----- Source extract

2015 — 6 June: Saturday

A promisingly sunny, and early, start1 and, of course, a very welcome dollop of IBM pension to look forward to on Monday. I've paid for the new kitchen sink, but this coming week also brings the new garage door. (It may be a bigger lump of metal, but it's a bit cheaper than the kitchen work.) Meanwhile, dear Mama's estate is "collected in" and now quietly waiting in the wings to be divided up 'twixt me and Big Bro. Well, not yet the proceeds of her BP shareholdings. They are currently frozen while the Registrar re-issues the share certificates I couldn't find. As far as I can tell, these went astray during the four years plus of postal redirection. No matter; it was the smallest tranche of the ol' girl's worldly2 goods.

Meanwhile...

----------

:: Tasks to carry out ::
1. In the diary entry, rewrite the paragraph beginning "A promisingly sunny" as a short list of bullet points that keeps its main facts.
2. Name every purchase the writer pays for and every sum of money the writer expects to receive in the diary entry.
3. From the diary entry, copy word for word the passage starting at "2015 — 6 June: Saturday" and ending at "girl's worldly2 goods.".

----- Listed records

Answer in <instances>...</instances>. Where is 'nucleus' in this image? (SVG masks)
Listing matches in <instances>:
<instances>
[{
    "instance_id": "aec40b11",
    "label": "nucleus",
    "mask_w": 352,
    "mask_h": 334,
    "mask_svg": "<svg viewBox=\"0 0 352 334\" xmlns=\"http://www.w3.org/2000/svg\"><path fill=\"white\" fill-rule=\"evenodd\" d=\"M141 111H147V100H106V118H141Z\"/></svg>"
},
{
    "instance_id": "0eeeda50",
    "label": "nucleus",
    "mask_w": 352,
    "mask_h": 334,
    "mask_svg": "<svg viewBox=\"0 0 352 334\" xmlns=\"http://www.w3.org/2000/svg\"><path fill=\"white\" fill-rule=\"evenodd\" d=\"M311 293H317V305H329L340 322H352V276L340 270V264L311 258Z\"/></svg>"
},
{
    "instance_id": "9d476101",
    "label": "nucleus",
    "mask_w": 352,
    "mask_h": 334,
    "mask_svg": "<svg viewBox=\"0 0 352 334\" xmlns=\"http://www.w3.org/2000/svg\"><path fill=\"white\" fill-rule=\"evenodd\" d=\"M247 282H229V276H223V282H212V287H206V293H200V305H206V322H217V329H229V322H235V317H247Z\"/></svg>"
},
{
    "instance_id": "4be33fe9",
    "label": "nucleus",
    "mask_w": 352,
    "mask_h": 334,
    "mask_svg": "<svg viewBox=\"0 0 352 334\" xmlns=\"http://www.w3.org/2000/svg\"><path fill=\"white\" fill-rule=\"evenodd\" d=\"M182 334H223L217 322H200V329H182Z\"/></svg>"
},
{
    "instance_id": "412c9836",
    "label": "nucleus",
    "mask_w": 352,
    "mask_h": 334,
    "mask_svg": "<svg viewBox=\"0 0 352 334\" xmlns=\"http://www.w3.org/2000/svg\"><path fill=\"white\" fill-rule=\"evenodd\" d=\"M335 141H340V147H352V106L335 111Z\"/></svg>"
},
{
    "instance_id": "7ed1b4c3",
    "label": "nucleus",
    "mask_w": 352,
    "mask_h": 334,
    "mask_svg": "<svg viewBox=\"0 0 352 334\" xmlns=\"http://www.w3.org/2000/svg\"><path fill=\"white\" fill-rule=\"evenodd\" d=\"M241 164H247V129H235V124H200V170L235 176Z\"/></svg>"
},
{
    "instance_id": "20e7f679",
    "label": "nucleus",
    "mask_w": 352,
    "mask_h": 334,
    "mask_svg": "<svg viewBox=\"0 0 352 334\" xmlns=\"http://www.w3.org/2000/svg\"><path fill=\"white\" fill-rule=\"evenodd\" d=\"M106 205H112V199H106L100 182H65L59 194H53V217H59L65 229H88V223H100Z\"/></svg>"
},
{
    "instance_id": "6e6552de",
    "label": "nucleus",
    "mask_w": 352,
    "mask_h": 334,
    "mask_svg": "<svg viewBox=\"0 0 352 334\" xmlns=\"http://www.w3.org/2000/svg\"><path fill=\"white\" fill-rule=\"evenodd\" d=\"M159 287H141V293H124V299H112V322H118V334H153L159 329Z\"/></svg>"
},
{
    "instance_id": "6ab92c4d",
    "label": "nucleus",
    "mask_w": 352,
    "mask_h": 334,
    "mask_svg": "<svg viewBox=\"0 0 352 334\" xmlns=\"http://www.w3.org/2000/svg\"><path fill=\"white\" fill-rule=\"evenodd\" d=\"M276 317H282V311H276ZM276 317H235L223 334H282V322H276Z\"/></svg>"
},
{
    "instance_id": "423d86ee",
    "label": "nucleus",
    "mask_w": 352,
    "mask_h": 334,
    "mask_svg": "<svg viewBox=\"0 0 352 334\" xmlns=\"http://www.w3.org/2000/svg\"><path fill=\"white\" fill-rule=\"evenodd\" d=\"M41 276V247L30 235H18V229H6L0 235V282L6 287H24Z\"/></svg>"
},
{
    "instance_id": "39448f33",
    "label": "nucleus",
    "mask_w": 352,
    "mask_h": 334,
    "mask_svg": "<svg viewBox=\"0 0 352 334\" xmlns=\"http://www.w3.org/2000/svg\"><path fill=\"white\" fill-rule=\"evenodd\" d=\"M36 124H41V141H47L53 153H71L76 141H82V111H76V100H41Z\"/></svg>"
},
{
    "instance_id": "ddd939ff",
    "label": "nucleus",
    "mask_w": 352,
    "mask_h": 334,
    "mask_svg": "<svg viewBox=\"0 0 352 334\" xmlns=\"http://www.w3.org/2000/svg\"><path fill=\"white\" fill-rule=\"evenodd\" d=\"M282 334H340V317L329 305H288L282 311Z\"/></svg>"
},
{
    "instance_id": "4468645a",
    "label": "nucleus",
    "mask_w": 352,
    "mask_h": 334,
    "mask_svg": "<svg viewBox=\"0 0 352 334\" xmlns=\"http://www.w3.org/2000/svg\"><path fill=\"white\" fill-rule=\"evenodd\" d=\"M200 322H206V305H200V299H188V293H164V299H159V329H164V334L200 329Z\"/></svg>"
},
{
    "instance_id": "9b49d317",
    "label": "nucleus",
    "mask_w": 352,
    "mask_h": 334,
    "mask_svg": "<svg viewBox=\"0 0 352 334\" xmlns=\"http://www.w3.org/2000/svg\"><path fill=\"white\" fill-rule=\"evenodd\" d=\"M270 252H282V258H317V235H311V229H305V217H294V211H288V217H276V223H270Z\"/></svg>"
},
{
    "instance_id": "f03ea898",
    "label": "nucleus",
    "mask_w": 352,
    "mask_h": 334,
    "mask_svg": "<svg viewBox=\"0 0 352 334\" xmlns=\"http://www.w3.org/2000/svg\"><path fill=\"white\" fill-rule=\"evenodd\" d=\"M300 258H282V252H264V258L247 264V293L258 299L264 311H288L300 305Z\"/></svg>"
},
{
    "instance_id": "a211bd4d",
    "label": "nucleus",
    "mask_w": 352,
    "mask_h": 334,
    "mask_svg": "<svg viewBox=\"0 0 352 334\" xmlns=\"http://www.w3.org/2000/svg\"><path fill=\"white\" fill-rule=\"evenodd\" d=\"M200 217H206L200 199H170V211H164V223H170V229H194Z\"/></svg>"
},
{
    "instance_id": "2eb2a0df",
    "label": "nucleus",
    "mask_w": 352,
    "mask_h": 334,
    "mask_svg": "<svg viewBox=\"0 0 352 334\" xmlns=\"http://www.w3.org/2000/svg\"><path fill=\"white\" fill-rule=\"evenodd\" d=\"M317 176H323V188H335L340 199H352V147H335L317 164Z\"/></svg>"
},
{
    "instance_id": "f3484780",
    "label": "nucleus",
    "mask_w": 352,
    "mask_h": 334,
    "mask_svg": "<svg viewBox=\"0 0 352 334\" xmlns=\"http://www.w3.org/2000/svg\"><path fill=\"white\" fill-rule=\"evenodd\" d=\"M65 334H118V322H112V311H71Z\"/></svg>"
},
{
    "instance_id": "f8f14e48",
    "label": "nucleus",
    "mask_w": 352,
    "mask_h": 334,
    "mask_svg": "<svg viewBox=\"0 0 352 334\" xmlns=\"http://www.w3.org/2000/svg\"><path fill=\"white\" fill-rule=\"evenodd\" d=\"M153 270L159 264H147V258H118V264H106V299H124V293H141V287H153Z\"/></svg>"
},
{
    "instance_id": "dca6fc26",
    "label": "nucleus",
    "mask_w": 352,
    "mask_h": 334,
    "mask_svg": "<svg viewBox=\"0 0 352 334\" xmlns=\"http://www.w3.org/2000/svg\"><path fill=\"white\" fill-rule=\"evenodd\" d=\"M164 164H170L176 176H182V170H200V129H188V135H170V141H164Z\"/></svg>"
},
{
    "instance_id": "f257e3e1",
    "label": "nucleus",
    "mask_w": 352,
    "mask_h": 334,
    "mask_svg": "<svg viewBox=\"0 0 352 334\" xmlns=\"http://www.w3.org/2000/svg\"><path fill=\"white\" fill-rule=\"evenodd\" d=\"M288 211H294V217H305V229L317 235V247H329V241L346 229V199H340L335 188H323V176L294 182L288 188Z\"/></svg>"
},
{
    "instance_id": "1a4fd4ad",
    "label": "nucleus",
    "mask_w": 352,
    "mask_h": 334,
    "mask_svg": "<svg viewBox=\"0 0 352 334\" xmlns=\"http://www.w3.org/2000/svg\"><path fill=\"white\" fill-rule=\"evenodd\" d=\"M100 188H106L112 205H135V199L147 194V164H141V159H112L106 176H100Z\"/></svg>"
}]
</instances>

----------

:: Solutions to the problems ::
1.
- The day starts sunny and early, and an IBM pension payment is due on Monday.
- The new kitchen sink is paid for. The new garage door comes this week and costs a bit less than the kitchen work.
- Mama's estate has been collected in and is waiting to be divided between the writer and Big Bro.
- The money from her BP shares is frozen while the Registrar re-issues the lost share certificates. These probably went astray during more than four years of postal redirection.
- The BP shares were the smallest part of her estate.

2.
- The new kitchen sink (already paid for)
- The new garage door (arriving this coming week)
- The IBM pension payment (due Monday)
- A share of Mama's estate (to be divided with Big Bro)
- The proceeds of Mama's BP shareholdings (currently frozen)

3.
2015 — 6 June: Saturday

A promisingly sunny, and early, start1 and, of course, a very welcome dollop of IBM pension to look forward to on Monday. I've paid for the new kitchen sink, but this coming week also brings the new garage door. (It may be a bigger lump of metal, but it's a bit cheaper than the kitchen work.) Meanwhile, dear Mama's estate is "collected in" and now quietly waiting in the wings to be divided up 'twixt me and Big Bro. Well, not yet the proceeds of her BP shareholdings. They are currently frozen while the Registrar re-issues the share certificates I couldn't find. As far as I can tell, these went astray during the four years plus of postal redirection. No matter; it was the smallest tranche of the ol' girl's worldly2 goods.